David Harris estaba sentado en el auditorio de una universidad británica. Aburrido por el orador, comencé a mirar a mi alrededor. Vi a alguien que me resultó familiar de una encarnación académica anterior. Cuando terminó la sesión me presenté, preguntándome si después de años que se podían contar en décadas, me recordaría.
Dijo que sí, momento en el cual comenté que los años no habían pasado para él. Su respuesta fue: "Pero usted cambió muchísimo".
"¿Le parece?" pregunté con un cierto grado de turbación, sabiendo que, más allá del autoengaño, no es lo mismo tener 60 que 30.
Mirándome a los ojos, proclamó, mientras otros asistentes que estaban cerca, prestaban atención, "Leo lo que usted escribe sobre Israel , y me disgusta. ¿Cómo puede defender a ese país? ¿Qué le pasó al muchacho liberal que conocí hace 30 años?"

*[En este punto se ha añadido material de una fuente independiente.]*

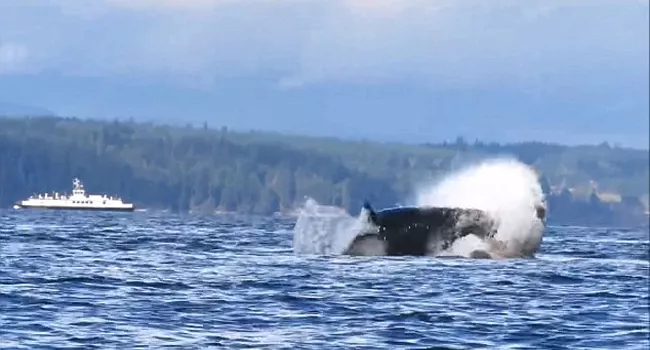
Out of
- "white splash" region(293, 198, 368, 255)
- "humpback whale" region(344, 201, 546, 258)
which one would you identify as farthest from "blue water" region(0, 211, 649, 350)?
"white splash" region(293, 198, 368, 255)

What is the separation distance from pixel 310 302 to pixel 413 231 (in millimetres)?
24305

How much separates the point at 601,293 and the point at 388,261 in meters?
12.9

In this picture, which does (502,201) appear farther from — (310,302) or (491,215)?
(310,302)

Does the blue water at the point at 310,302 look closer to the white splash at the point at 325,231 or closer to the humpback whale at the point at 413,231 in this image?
the humpback whale at the point at 413,231

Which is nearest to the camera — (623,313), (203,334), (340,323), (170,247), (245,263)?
(203,334)

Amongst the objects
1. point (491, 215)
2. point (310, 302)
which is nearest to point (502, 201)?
point (491, 215)

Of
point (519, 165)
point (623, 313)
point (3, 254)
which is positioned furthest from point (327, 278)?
point (519, 165)

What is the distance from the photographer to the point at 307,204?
243 ft

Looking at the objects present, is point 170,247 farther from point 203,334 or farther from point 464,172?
point 203,334

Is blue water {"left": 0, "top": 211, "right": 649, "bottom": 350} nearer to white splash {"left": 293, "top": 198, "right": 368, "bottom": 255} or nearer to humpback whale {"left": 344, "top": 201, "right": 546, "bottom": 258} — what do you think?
humpback whale {"left": 344, "top": 201, "right": 546, "bottom": 258}

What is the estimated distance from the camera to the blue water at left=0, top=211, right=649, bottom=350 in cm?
3412

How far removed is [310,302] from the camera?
1651 inches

Respondí: "Ese muchacho liberal no ha cambiado su punto de vista. Israel es una causa liberal, y estoy orgulloso de hablar a su favor".
Si, estoy orgulloso de hablar a favor de Israel . Un viaje reciente me recordó una vez más el por qué.
Algunas veces, son las cosas aparentemente pequeñas, aquellas que muchos ni siquiera notan, o dan por sentadas, o quizás deliberadamente ignoran por temor a que afecten su mentalidad hermética.
Es la lección de manejo en Jerusalén: la alumna es una mujer musulmana devota que está detrás del volante, y el profesor es un israelí que usa solideo. A juzgar por los informes de los medios sobre los interminables conflictos entre las comunidades, tal escena sería imposible. Sin embargo, era tan rutinaria que nadie excepto yo le echó una mirada al pasar. Es obvio que la misma mujer no se hubiera podido dar el lujo de tomar lecciones de manejo, mucho menos con un profesor judío ortodoxo, si viviera en Arabia Saudita.
Son los dos hombres homosexuales que caminan de la mano por la costanera de Tel Aviv. Nadie los miraba, ni cuestionaba su derecho a exhibir su afecto. Imaginen tratar de repetir la escena en alguno de los países vecinos.
Es la multitud de un viernes en la mezquita de Jaffa . Los musulmanes tienen la libertad de ingresar según les plazca, a orar o reafirmar su fe. La escena se repite en todo Israel . Entretanto, los cristianos en Irak están expuestos a la muerte; los coptos en Egipto enfrentan a diario la marginación; Arabia Saudita prohíbe la exhibición pública del cristianismo; y en gran medida se ha echado a los judíos del Medio Oriente árabe.
Es la estación central de autobuses de Tel Aviv. Allí se encuentra una clínica gratuita para los miles de africanos que han ingresado a Israel , algunos legalmente y otros no. Provienen de Sudán , Eritrea , y otros sitios. Son cristianos, musulmanes, y animistas. Claramente, saben algo que desconocen los detractores de Israel , que despotrican y vociferan sobre un supuesto "racismo". Saben, que si tienen suerte, podrán empezar una nueva vida en Israel . Por eso eluden los países árabes, por temor a la cárcel o las persecuciones. Y mientras el diminuto Israel se pregunta cuántos más de esos refugiados podrá absorber, los profesionales médicos israelíes se ofrecen como voluntarios para esa clínica.
Es “Save a Child's Heart”, otra institución israelí que mayormente no llega a los medios internacionales, si bien merece una nominación al Premio Nobel de la paz. Allí llegan, muchas veces clandestinamente, niños que necesitan tratamientos cardíacos avanzados. Llegan desde Irak, la Margen Izquierda , Gaza , y otros lugares árabes. Reciben tratamiento de primer nivel. Es gratis, y lo brindan médicos y enfermeras que desean afirmar su compromiso con la convivencia. Sin embargo, estos mismos individuos saben que, en muchos casos, no se reconocerá su trabajo. Las familias temen admitir que buscaron ayuda en Israel , incluso cuando gracias a los israelíes a sus hijos la vida les ha hecho un nuevo contrato.